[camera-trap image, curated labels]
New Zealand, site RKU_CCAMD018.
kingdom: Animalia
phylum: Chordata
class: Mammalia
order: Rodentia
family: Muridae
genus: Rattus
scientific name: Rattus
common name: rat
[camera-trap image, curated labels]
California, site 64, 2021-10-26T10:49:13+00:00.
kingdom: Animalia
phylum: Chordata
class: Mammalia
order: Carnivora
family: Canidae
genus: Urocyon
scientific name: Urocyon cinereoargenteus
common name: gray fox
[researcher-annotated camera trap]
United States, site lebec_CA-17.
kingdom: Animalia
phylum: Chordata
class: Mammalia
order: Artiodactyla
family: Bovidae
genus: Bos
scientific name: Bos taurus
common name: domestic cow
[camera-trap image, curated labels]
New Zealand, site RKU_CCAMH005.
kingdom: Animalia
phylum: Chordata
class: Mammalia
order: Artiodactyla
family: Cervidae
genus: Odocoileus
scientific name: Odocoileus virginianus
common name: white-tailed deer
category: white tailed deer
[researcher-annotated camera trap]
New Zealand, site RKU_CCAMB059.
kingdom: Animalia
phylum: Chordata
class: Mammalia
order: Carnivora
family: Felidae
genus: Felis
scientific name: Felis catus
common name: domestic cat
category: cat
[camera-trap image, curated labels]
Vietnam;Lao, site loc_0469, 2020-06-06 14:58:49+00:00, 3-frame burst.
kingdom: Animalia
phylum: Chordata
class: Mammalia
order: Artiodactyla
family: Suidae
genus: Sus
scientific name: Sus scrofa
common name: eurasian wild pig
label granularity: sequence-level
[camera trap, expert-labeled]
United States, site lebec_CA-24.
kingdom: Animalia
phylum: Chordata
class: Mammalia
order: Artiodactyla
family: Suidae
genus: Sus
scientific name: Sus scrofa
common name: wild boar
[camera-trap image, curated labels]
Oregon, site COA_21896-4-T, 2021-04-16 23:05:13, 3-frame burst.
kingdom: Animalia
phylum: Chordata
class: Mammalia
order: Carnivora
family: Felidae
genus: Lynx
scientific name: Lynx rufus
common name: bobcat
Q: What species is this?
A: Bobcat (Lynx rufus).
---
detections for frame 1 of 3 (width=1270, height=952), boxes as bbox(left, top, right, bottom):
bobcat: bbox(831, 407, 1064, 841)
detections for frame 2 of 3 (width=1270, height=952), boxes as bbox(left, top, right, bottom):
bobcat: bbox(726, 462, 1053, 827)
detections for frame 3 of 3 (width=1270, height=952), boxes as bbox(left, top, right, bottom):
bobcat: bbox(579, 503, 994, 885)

Task item → Every line of the material above that has the string "burst" needs pulling out.

Your response →
Vietnam;Lao, site loc_0469, 2020-06-06 14:58:49+00:00, 3-frame burst.
Oregon, site COA_21896-4-T, 2021-04-16 23:05:13, 3-frame burst.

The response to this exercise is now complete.